Brief —
Copy the lines that run from the line with "What is the distance at" to the line with "3.21 meters", both included, reproducing them without any change.

Dataset excerpt
———

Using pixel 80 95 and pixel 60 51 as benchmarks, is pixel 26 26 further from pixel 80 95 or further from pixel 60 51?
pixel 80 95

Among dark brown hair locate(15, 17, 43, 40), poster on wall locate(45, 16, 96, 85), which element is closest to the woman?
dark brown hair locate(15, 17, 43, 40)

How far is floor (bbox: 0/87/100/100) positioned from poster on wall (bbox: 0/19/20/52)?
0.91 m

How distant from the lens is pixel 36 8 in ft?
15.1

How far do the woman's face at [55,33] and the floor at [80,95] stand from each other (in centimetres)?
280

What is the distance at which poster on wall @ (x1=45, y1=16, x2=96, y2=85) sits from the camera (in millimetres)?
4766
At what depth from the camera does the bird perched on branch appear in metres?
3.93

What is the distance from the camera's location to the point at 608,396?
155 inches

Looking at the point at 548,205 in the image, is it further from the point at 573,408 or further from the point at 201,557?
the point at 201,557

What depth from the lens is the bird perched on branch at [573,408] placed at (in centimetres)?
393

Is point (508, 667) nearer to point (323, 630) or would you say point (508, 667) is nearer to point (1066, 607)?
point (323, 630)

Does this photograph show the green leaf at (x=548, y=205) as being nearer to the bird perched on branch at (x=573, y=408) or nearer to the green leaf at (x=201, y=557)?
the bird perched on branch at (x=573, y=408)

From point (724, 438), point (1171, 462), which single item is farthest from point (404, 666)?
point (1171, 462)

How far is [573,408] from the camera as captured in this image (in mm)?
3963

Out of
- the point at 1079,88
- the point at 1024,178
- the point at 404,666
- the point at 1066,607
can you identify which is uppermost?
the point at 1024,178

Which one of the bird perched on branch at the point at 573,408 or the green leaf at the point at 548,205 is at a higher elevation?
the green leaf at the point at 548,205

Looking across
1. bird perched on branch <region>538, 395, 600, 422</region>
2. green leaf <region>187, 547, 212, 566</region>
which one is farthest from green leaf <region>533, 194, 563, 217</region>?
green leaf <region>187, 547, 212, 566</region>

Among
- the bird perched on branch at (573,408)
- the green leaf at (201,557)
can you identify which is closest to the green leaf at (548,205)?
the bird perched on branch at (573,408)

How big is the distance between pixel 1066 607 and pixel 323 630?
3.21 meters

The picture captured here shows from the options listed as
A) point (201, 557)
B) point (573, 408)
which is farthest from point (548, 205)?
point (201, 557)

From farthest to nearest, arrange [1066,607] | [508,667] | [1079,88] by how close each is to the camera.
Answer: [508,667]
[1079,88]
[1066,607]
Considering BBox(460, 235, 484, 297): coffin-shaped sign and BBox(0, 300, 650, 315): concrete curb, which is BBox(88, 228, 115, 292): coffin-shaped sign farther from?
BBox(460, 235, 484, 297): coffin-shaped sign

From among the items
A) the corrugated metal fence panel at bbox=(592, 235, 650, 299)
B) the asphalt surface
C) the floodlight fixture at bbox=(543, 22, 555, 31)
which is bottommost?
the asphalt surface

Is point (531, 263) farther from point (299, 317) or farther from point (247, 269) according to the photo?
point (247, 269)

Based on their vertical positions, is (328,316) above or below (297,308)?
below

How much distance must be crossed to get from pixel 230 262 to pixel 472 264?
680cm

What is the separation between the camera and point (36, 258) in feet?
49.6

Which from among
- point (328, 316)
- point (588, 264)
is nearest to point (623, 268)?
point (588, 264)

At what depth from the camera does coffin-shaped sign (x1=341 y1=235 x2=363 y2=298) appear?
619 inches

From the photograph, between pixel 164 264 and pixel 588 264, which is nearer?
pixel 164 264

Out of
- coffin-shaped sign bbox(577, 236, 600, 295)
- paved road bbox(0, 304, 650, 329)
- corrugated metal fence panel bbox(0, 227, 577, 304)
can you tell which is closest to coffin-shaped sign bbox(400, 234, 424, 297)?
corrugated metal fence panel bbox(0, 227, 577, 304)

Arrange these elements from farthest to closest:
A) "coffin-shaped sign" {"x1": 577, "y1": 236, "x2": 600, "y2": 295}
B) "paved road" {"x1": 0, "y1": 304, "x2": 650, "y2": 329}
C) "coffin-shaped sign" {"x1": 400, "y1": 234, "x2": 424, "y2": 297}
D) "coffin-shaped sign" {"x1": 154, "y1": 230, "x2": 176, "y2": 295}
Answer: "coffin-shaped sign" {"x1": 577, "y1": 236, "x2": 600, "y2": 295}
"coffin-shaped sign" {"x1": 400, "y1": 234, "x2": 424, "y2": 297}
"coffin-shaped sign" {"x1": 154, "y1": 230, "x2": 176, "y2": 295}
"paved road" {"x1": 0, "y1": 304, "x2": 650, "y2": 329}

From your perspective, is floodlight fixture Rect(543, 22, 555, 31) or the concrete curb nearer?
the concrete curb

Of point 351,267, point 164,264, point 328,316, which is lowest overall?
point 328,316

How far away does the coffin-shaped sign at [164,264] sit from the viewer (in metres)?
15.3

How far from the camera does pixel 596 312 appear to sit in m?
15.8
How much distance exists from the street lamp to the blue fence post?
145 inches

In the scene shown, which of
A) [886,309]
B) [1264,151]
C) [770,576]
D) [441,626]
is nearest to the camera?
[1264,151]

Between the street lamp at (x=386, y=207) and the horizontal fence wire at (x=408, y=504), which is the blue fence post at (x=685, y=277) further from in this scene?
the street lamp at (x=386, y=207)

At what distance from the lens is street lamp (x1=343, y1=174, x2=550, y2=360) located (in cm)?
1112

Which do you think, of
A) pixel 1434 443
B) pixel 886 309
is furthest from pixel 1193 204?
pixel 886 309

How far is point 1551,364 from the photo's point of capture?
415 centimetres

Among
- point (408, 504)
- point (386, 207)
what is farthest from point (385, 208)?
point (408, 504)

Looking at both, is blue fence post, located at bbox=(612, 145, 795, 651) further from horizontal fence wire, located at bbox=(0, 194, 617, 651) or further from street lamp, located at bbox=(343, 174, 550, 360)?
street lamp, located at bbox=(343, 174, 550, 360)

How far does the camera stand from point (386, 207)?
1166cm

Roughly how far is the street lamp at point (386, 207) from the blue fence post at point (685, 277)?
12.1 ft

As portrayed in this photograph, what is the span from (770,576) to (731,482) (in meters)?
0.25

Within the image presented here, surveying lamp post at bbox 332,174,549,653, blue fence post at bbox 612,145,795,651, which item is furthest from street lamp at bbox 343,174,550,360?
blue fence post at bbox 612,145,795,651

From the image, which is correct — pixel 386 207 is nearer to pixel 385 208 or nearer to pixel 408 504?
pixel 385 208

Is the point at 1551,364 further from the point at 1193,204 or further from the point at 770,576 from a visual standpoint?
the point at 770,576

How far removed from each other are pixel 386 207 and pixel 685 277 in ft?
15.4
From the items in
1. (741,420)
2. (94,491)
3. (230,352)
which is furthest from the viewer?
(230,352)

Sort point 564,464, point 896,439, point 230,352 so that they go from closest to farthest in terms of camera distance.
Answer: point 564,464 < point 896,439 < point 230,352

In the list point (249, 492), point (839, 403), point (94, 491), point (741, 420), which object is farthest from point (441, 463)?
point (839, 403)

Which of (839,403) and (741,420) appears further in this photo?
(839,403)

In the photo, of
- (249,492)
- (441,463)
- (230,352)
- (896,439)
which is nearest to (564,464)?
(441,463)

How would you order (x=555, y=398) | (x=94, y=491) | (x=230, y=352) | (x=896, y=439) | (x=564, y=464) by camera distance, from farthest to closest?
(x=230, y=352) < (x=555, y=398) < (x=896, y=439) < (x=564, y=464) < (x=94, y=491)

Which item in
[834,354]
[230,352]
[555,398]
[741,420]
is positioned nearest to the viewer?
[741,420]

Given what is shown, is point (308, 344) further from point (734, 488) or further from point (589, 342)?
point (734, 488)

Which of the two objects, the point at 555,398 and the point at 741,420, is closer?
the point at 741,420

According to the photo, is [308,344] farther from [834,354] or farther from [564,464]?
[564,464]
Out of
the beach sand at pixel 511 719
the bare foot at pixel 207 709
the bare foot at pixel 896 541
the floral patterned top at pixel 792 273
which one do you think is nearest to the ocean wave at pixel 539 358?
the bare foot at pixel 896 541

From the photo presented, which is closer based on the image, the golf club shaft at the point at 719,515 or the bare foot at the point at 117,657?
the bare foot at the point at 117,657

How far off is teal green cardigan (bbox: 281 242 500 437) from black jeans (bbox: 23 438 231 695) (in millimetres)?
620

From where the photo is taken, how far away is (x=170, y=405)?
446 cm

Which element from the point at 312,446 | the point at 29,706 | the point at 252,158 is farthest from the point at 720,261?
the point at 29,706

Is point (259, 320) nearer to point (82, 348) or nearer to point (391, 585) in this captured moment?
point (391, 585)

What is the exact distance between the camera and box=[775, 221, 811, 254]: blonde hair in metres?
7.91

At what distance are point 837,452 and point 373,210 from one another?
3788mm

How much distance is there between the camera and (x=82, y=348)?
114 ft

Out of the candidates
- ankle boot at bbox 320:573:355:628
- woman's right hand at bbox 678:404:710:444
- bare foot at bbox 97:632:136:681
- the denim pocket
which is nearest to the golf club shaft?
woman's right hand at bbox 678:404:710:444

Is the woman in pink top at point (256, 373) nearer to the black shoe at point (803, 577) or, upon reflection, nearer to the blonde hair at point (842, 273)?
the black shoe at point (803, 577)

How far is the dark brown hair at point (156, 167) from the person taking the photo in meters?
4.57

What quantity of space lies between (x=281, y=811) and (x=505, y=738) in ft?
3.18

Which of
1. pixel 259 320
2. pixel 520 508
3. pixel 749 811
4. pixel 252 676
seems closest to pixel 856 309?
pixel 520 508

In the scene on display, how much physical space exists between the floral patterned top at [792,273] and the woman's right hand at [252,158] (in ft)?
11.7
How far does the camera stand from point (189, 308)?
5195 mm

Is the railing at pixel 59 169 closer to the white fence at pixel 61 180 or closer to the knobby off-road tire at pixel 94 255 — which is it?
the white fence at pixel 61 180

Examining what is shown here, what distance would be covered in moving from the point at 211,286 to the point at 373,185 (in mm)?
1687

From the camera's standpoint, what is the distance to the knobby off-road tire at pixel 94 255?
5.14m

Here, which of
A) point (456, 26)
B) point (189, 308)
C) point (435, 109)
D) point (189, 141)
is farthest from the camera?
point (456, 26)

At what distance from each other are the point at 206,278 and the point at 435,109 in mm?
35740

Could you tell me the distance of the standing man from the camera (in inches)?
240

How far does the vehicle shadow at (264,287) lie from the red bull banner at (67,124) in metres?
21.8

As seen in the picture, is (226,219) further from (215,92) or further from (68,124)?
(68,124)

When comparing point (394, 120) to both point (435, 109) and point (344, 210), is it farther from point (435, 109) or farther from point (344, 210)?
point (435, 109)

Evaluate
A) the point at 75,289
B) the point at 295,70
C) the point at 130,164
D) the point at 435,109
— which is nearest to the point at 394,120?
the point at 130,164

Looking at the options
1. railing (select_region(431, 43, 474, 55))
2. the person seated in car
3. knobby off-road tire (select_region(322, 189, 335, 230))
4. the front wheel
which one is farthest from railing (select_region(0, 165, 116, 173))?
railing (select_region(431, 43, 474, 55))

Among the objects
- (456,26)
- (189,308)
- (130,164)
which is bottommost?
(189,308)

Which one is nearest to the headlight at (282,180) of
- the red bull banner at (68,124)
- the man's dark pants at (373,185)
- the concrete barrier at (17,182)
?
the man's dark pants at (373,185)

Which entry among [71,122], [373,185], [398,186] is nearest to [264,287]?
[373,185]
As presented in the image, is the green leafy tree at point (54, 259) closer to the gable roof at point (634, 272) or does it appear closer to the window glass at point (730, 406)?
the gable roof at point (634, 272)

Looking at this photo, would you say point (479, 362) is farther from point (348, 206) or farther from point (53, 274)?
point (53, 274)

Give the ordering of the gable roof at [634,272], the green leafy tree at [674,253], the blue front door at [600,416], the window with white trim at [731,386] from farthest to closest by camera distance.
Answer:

———

Solution —
What is the distance at which poster on wall @ (x1=45, y1=16, x2=96, y2=85) sits from the camera (in millimetres)?
4766
At what depth from the camera does the bird perched on branch appear in metres?
3.93

What is the distance from the camera's location to the point at 608,396?
155 inches

Looking at the point at 548,205 in the image, is it further from the point at 573,408 or further from the point at 201,557?
the point at 201,557

What depth from the lens is the bird perched on branch at [573,408] placed at (in centimetres)?
393

Is point (508, 667) nearer to point (323, 630) or would you say point (508, 667) is nearer to point (1066, 607)?
point (323, 630)

Does this photograph show the green leaf at (x=548, y=205) as being nearer to the bird perched on branch at (x=573, y=408) or nearer to the green leaf at (x=201, y=557)?
the bird perched on branch at (x=573, y=408)

From point (724, 438), point (1171, 462), which single item is farthest from point (404, 666)?
point (1171, 462)

How far is [573,408] from the camera as captured in this image (in mm)?
3963

Out of
- the point at 1079,88
- the point at 1024,178
- the point at 404,666
- the point at 1066,607
can you identify which is uppermost?
the point at 1024,178

Which one of the bird perched on branch at the point at 573,408 or the green leaf at the point at 548,205 is at a higher elevation?
the green leaf at the point at 548,205

Looking across
1. bird perched on branch <region>538, 395, 600, 422</region>
2. green leaf <region>187, 547, 212, 566</region>
which one is farthest from green leaf <region>533, 194, 563, 217</region>?
green leaf <region>187, 547, 212, 566</region>

Among
- the bird perched on branch at (573,408)
- the green leaf at (201,557)
can you identify which is closest to the green leaf at (548,205)?
the bird perched on branch at (573,408)

How big is the distance between pixel 1066 607 and pixel 323 630?
3.21 meters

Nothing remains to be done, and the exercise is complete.